Solstice

Roo Borson

copyright ©2004 by Roo Borson

As for you, world –
you’ll have become small, and round, and lavender-coloured: ode
to the ewer, the comb, the water cooler.
And you? You lived in a place which was once a town,
you’ve seen it on maps before, others loaded ships
as in a dream: mood, appetite, memory, learning –
the demands seemed endless, all marsh-lights and loveliness,
the final estimates for the real world
or these propositions, for instance, which are sometimes true.
Indeed such unconscious concentration is possible,
in the neon light of early spring
and later, those evenings no longer fully spring
yet not quite summer either,
when the scent pulls back into the flower
and blackbirds bathe among violets,
half aspect, half unreal, in the slow rain of leaves.
Day after day, some days not returning,
and the boughs painted with light green lichen,
the detailed pink of the flowering apricot –
don’t go there unless to banish yourself,
because you are banished, beech,
oak, birch, and yew, among the hazel woods
of the elder world, where feathers flash
among the branches and hide in the darkening varnish
and history becomes the history of bad ideas,
a gloom of rotten nuts and nut-skins,
bitter paper.
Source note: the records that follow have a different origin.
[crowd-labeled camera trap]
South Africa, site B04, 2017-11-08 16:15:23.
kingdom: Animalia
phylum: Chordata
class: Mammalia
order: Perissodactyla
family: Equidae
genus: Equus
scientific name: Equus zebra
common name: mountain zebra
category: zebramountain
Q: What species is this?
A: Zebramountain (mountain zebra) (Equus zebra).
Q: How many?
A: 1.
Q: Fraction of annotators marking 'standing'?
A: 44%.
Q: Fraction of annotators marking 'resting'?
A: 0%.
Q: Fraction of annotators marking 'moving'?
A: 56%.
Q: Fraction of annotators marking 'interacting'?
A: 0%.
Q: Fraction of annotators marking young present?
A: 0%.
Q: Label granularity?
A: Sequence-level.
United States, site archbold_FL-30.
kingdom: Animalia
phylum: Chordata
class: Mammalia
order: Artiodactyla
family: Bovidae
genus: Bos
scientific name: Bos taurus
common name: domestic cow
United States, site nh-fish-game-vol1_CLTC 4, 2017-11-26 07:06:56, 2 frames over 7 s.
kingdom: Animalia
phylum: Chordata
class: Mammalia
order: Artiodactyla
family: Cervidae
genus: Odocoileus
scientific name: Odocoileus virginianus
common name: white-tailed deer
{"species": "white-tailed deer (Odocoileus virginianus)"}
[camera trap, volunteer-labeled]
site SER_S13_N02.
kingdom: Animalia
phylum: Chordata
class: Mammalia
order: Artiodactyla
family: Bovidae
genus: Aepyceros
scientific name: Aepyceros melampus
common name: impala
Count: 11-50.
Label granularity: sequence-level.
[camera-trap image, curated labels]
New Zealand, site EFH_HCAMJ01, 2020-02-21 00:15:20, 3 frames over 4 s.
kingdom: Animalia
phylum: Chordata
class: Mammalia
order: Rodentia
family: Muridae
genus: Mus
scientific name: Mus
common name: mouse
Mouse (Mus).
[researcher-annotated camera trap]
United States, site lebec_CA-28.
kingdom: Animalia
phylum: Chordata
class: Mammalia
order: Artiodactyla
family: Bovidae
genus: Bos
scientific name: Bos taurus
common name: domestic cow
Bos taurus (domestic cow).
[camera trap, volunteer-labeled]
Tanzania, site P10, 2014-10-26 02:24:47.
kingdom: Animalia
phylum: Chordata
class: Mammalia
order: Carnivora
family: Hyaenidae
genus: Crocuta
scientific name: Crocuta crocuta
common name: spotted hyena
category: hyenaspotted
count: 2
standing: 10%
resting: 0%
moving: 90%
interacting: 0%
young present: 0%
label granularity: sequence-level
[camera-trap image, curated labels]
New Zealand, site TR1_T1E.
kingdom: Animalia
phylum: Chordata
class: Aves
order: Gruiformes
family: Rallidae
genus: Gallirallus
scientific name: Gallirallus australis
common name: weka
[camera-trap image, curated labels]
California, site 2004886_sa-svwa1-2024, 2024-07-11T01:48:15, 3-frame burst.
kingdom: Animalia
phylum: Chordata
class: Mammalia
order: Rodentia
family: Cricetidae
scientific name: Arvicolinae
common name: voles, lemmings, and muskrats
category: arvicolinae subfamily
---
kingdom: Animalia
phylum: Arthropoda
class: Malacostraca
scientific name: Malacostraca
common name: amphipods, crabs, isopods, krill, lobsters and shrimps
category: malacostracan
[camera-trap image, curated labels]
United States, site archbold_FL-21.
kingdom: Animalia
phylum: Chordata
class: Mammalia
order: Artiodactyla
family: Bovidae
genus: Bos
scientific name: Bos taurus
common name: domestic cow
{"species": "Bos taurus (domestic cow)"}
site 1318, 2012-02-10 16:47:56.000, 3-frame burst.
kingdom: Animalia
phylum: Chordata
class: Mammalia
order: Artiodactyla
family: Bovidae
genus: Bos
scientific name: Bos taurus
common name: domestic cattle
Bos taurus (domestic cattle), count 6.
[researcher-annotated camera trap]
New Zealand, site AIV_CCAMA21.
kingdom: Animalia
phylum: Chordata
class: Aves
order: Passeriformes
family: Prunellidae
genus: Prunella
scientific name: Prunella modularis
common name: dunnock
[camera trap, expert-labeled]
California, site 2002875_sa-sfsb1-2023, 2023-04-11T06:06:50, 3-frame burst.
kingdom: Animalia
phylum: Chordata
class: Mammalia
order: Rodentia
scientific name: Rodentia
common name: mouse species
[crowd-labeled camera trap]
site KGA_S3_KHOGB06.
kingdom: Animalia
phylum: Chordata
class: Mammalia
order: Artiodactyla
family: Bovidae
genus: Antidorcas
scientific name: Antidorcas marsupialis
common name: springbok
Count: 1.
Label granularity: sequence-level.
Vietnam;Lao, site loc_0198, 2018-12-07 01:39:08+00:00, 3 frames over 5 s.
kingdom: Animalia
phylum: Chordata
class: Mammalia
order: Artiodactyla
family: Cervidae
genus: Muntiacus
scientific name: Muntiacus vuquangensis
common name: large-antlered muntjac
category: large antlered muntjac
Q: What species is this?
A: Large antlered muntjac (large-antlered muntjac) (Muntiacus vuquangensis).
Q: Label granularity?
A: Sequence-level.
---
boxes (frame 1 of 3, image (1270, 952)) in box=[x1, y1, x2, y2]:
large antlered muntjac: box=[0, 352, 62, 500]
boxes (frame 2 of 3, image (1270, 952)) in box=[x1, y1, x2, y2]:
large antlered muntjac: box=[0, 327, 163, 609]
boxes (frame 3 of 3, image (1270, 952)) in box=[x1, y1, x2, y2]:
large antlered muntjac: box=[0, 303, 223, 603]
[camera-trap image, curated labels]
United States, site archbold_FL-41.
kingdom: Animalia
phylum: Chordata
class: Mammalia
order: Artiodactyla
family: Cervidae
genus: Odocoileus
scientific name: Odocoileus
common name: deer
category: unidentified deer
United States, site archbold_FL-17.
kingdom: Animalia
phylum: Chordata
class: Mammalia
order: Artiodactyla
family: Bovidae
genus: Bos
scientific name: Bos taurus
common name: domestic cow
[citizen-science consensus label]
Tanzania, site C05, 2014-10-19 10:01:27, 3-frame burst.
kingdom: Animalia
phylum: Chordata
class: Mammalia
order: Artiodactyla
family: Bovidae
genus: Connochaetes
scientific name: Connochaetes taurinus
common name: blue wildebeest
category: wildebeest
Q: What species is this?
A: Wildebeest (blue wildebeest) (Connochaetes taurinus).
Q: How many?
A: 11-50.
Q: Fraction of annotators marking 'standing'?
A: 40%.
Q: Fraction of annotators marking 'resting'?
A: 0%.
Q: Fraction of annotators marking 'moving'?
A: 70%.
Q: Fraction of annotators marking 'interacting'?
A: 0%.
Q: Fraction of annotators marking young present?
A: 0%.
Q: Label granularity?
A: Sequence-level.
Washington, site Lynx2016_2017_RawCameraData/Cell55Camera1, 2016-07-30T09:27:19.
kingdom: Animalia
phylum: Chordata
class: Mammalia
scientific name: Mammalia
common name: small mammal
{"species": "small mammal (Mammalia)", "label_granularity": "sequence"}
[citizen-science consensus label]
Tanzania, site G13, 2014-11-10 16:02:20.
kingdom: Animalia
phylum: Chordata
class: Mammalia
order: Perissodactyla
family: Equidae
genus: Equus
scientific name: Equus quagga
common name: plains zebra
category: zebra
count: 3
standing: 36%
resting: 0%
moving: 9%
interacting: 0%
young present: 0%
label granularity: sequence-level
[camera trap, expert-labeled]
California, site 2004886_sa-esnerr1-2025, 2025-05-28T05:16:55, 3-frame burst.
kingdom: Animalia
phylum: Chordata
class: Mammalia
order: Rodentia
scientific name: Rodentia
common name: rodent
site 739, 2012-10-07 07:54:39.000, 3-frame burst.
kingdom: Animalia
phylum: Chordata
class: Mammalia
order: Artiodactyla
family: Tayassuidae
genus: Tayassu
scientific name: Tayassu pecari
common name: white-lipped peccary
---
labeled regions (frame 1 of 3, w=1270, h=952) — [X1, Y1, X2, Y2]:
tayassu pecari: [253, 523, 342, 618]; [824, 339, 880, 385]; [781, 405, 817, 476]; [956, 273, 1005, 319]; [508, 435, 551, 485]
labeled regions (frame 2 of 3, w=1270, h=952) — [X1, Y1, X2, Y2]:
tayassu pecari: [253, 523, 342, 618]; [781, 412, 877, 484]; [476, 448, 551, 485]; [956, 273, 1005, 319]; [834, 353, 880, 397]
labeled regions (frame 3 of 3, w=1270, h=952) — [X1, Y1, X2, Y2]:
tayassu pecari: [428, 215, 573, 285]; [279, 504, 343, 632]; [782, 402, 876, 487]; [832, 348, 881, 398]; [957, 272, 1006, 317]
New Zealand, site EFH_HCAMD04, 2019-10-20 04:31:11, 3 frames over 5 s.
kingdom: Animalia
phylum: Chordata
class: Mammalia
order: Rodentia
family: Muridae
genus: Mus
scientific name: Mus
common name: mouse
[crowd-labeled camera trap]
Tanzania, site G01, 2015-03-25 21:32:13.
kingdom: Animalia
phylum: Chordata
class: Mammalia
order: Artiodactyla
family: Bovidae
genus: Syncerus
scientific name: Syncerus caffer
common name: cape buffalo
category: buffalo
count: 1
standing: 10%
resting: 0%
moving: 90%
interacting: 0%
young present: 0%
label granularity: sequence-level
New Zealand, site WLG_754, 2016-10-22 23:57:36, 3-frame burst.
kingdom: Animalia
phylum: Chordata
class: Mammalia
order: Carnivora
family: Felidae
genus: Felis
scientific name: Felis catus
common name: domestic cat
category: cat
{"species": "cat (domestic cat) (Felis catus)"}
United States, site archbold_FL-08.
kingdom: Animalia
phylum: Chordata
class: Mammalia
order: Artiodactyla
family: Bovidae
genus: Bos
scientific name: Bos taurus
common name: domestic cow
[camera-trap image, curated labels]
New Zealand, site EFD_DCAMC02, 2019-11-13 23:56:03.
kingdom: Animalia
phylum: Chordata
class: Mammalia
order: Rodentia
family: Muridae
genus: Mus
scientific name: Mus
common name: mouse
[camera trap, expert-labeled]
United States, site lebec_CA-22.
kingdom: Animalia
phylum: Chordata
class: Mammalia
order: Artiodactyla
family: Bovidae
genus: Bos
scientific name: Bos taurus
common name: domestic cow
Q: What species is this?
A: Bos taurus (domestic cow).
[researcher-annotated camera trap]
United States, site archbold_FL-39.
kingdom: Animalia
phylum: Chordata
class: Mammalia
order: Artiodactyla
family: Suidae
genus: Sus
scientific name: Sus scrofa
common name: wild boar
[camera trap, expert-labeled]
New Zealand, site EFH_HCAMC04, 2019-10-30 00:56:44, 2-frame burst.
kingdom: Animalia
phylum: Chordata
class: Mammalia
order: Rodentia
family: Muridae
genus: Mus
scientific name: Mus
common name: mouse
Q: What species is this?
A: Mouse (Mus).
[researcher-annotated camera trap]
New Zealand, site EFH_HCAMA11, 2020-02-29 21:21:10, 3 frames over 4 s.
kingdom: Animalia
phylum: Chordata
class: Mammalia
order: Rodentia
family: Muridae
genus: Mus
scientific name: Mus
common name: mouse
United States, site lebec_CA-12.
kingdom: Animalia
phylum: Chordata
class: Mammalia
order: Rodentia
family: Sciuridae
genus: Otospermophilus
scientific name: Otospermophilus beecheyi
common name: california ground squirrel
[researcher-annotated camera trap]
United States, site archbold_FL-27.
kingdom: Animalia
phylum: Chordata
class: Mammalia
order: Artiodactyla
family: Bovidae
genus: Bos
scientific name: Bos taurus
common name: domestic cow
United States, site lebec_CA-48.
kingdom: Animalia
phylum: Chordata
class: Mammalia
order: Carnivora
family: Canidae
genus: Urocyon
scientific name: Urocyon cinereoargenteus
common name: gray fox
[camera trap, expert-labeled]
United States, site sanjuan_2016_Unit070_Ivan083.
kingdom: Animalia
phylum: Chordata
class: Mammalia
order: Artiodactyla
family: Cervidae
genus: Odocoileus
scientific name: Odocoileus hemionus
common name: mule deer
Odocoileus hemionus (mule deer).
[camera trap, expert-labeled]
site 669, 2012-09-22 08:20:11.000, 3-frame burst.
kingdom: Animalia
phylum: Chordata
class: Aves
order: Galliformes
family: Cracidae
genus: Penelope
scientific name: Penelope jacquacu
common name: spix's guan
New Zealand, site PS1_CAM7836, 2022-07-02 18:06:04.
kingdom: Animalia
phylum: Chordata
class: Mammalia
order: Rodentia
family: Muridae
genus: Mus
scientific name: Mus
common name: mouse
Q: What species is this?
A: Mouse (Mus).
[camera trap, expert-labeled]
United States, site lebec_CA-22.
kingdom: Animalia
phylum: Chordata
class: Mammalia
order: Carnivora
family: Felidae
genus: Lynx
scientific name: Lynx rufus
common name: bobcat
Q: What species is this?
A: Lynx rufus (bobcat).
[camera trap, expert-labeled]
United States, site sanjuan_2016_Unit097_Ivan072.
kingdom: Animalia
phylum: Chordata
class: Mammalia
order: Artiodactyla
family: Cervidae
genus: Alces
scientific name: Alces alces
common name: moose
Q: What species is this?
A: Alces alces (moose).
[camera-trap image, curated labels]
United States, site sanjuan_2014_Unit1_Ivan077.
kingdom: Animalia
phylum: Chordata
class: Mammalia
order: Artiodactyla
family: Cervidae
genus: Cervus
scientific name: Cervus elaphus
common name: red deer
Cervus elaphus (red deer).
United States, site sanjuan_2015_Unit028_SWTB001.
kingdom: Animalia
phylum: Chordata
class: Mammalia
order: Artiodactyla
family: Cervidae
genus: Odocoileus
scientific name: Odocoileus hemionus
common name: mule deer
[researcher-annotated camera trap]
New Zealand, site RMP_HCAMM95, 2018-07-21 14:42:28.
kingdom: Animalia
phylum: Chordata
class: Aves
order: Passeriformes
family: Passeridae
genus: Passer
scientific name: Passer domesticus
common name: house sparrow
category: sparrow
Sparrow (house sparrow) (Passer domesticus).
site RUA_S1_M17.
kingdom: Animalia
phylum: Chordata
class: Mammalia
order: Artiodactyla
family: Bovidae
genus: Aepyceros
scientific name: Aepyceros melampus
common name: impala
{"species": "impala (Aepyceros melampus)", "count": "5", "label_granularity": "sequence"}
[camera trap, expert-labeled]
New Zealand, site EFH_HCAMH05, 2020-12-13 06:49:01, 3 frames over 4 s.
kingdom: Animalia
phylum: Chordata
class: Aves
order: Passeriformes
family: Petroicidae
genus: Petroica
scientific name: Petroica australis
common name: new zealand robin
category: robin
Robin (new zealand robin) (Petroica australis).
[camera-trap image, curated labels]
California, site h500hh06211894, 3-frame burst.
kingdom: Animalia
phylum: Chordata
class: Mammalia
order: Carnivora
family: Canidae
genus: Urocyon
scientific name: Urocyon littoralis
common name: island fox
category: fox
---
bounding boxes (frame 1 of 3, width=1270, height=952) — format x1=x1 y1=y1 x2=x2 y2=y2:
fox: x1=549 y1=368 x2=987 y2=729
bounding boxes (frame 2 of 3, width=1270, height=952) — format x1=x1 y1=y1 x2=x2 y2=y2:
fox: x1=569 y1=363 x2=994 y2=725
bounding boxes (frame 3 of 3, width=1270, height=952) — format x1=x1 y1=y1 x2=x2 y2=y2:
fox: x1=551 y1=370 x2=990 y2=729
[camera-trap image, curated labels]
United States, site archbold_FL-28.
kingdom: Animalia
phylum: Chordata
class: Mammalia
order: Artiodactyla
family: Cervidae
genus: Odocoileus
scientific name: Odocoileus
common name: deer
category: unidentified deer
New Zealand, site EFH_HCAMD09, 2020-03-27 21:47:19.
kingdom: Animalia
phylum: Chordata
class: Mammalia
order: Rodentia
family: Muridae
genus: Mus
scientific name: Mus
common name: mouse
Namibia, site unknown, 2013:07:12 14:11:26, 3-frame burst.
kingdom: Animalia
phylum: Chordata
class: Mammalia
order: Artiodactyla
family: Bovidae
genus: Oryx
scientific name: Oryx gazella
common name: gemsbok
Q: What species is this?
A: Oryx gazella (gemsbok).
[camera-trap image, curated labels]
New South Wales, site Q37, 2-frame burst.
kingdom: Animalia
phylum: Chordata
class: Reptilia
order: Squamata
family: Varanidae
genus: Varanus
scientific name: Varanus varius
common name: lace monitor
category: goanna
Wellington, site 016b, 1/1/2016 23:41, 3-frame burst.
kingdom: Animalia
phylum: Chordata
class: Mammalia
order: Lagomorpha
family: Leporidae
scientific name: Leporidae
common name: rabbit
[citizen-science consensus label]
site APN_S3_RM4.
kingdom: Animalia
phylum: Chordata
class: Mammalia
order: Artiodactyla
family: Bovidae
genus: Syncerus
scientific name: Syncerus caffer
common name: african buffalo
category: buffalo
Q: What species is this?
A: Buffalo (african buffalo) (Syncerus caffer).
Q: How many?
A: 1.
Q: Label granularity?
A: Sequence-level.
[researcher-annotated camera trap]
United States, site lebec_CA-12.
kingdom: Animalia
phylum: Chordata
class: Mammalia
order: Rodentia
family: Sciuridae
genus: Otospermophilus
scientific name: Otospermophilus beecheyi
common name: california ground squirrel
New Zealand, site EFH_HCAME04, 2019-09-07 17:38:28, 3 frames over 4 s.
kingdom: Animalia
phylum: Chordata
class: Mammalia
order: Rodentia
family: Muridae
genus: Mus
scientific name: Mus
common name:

And tonight
the half-light in which paper glows –
walls, porticos, arches, places (who lived there?),
the print invisible, and the ocean sounding
all night long, clavicle to vena cava,
clavicle to vena cava,
it’s not a description.

Notes on the Poem

In "Solstice", Roo Borson swoops from the vast and worldwide to the small, personal and intimate. Is the effect dizzying, clarifying, or somewhere in between - and is that a satisfying and elucidating poetic experience? The collection from which this poem is taken, Short Journey Upriver Toward Oishida, is described in the Griffin Poetry Prize judges' citation as "a poetic journal of mortality". Certainly, how much more intimately mortal can you get than a contemplation of the internal human anatomy - the vena cava (veins) and blood flow back and forth from the heart to the extremities? How much tinier can you get than the precious minutiae of nature's fine details, from seasons balanced delicately one against the other, to: "the boughs painted with light green lichen, the detailed pink of the flowering apricot" But greater forces are wiping towns off maps or shipping them elsewhere. "[H]istory becomes the history of bad ideas." Does it all make the reader feel small in the broad context of things, fragile and insignificant in the midst of oceanic and gargantuan forces, or somehow integral to a grand flow of things in nature and the universe that are echoed in one's own bloodstream?